TASK LIST:
1) Retype everything in the hemodialysis commentary from "Therefore, a cross-sectional" down to "infection were excluded.".
2) Answer these from the hemodialysis commentary:
(a) How many patients undergoing hemodialysis were enrolled in the study?
(b) What device was used to take the measurements?
(c) By how much did intraocular pressure increase between the measurement taken before hemodialysis and the one taken after it ended?

SOURCE TEXT:
##########

COMMENTARY

Intraocular Pressure and Hemodialysis

Shuchi B. Patel, MD

Disclosures

March 17, 2014

Effect of Hemodialysis on Intraocular Pressure and Ocular Perfusion Pressure

Hu J, Bui KM, Patel KH, et al
JAMA Ophthalmol. 2013;131:1525-1531

Study Summary

It is well established that elevated intraocular pressure (IOP) is a risk factor for glaucoma development and progression. Many factors can increase IOP. Systemic variables that may affect IOP are changes in blood volume, plasma osmolarity, and colloidal osmotic pressure. Hemodialysis affects all of these parameters, and given the significant number of patients on dialysis, this could be an important factor in IOP control.

Therefore, a cross-sectional observational study was conducted in patients undergoing hemodialysis at an ambulatory care clinic at the University of Illinois at Chicago. Forty-nine patients (97 eyes) undergoing hemodialysis were enrolled. Nine patients had previous diagnoses of open-angle glaucoma or suspected glaucoma. Patients with corneal abnormalities, history of corneal surgery, allergy to topical anesthetic agents, or a current eye infection were excluded.

Measurements were made at 3 time points, using a pneumatonometer with the patient in a seated position: approximately 15 minutes before starting hemodialysis (T1), approximately 2 hours after starting hemodialysis (T2), and approximately 15 minutes after ending hemodialysis (T3). Blood pressures were also measured at these times, and mean arterial pressure and ocular perfusion pressure (OPP) were calculated.

The results showed that from T1 to T3, IOP significantly increased by 3.1 mm Hg (both eyes, P < .001), mean arterial pressure was significantly lower by 5.8 mm Hg (P = .05), and all OPP measures significantly declined from baseline (P ≤ .02 for all). There was also a significant increase in colloid osmotic pressure of 2.8 mm Hg (P = .004) across the hemodialysis sessions. However, there were no significant correlations between changes in IOP or OPP and systemic hemodialysis factors (changes in plasma osmolarity, rate of change in plasma osmolarity, change in colloid osmotic pressure, dialysis rate, volume of ultrafiltrated fluid, and change in body weight).

From these results, Hu and colleagues concluded that a significant increase in IOP and reduction in OPP occur during hemodialysis, bringing both to levels that increase the risk for glaucoma development and progression.

##########

SUPPLIED INFORMATION:
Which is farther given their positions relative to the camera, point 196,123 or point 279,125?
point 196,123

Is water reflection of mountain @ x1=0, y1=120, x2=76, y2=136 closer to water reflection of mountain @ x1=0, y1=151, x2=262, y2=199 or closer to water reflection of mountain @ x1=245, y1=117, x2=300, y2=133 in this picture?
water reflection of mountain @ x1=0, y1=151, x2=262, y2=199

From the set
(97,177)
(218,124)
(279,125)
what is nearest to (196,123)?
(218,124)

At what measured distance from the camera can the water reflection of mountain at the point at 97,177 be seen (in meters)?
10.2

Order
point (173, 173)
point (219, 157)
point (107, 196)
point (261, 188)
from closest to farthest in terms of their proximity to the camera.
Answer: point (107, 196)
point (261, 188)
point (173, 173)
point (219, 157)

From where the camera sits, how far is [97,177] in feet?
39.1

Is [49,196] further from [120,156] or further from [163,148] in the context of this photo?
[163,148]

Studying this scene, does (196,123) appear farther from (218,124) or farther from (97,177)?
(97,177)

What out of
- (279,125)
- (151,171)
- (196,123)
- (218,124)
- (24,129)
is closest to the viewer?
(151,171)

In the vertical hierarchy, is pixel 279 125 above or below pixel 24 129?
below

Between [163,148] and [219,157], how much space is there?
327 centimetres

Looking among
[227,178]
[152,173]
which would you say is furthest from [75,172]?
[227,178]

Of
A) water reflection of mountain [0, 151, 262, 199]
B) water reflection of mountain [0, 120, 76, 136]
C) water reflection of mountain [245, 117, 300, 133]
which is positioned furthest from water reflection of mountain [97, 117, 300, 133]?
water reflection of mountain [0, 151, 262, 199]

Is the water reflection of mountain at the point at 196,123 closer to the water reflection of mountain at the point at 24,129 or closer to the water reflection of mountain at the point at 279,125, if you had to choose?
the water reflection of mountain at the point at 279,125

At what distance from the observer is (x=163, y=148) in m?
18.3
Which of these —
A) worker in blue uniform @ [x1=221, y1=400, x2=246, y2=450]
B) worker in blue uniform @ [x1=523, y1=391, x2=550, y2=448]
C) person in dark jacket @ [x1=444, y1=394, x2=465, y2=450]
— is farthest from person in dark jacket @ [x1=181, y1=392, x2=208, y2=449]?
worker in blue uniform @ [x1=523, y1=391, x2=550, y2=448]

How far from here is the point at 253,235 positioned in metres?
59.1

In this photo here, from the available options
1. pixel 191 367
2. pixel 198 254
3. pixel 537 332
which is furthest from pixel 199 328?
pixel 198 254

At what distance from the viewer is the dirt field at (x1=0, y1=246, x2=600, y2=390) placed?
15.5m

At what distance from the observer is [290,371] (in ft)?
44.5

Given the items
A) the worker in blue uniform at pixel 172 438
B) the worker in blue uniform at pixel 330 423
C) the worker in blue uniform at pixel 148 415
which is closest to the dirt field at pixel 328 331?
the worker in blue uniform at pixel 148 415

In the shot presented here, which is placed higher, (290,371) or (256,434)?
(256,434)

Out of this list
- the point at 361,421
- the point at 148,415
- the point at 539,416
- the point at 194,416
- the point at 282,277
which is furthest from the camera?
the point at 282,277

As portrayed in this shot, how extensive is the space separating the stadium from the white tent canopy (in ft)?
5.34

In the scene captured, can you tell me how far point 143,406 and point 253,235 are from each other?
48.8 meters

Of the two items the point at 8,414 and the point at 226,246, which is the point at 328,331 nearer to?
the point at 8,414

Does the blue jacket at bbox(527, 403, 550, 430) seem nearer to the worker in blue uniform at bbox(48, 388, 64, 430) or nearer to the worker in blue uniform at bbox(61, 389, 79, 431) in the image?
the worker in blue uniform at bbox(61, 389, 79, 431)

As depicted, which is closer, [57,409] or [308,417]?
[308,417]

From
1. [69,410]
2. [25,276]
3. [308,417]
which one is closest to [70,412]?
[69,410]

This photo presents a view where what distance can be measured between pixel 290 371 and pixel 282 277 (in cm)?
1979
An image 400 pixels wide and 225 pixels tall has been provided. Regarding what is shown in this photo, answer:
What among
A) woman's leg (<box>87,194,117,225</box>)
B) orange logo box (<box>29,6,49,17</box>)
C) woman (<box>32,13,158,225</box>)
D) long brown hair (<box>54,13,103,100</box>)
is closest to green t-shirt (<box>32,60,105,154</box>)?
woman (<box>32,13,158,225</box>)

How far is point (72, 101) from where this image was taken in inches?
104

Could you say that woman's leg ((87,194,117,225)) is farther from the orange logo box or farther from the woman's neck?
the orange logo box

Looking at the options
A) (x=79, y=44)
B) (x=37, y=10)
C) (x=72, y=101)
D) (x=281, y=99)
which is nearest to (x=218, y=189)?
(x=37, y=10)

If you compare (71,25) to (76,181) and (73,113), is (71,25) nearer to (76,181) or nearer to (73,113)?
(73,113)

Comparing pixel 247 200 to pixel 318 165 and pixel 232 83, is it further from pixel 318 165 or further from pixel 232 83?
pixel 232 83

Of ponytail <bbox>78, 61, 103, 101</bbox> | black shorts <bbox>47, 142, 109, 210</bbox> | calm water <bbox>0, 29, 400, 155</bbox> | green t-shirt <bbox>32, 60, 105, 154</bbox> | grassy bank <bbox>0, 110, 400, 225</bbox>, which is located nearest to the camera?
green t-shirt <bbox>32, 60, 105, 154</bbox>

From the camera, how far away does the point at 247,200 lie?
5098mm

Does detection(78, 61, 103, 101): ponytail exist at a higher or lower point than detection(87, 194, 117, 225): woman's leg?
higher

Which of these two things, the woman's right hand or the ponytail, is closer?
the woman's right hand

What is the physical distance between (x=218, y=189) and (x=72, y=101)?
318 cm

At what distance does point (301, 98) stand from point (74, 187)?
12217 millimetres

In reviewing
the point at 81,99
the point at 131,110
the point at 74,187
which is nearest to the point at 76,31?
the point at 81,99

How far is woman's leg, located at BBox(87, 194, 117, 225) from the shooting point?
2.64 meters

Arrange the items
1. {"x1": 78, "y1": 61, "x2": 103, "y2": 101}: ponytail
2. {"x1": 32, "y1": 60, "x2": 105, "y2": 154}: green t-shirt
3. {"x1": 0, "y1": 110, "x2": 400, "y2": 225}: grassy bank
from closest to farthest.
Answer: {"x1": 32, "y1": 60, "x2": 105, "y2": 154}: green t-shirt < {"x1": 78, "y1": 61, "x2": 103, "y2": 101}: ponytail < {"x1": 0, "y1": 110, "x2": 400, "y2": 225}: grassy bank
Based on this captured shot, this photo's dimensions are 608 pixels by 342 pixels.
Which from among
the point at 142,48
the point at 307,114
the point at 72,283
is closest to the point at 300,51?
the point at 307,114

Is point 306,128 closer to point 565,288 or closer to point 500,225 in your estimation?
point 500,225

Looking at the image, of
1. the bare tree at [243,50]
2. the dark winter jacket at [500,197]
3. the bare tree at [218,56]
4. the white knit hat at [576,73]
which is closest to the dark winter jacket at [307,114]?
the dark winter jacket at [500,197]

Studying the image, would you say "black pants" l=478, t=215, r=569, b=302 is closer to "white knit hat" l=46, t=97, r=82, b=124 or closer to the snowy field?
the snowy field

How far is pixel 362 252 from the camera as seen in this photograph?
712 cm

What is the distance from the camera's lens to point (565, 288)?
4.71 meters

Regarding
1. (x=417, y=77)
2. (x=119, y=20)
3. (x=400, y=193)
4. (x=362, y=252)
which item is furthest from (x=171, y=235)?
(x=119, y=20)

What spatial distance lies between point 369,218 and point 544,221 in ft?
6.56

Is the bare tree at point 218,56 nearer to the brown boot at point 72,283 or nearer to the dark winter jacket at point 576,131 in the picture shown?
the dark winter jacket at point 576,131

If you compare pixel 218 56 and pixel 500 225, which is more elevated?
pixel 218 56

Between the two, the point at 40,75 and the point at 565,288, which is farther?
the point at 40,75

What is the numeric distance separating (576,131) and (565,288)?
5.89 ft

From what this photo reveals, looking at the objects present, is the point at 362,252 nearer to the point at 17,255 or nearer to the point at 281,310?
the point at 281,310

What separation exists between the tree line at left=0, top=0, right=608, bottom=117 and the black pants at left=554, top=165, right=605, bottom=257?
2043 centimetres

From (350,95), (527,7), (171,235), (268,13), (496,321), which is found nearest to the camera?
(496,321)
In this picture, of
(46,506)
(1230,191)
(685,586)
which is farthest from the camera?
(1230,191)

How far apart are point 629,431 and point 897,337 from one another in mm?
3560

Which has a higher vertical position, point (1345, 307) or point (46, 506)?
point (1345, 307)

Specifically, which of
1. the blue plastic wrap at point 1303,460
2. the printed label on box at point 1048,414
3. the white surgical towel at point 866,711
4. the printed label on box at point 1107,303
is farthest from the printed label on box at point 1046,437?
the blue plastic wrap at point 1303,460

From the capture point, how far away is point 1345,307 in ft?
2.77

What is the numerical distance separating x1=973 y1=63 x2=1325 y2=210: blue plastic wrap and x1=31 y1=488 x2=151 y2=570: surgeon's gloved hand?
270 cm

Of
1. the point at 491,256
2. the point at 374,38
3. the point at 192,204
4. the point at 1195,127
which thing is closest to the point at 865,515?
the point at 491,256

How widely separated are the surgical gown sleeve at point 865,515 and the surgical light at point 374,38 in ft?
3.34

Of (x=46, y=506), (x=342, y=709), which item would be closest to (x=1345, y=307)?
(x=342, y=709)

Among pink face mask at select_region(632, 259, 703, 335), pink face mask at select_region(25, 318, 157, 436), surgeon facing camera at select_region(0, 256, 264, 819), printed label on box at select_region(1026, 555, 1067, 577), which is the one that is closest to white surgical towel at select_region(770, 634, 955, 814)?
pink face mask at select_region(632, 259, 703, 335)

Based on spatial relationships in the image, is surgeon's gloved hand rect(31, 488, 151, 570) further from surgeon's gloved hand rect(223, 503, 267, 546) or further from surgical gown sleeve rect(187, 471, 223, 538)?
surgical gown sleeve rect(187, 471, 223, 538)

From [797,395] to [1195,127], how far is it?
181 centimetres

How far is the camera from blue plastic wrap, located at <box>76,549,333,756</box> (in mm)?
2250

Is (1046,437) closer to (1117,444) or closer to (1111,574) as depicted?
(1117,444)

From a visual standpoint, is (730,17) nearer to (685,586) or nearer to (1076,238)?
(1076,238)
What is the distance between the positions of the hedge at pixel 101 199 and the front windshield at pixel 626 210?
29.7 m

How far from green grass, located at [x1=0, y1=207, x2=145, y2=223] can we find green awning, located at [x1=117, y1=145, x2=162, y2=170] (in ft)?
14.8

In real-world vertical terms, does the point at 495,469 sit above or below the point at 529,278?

##########

ANSWERS BELOW:
1)
Therefore, a cross-sectional observational study was conducted in patients undergoing hemodialysis at an ambulatory care clinic at the University of Illinois at Chicago. Forty-nine patients (97 eyes) undergoing hemodialysis were enrolled. Nine patients had previous diagnoses of open-angle glaucoma or suspected glaucoma. Patients with corneal abnormalities, history of corneal surgery, allergy to topical anesthetic agents, or a current eye infection were excluded.

2)
(a) Forty-nine patients (97 eyes).
(b) A pneumatonometer.
(c) By 3.1 mm Hg.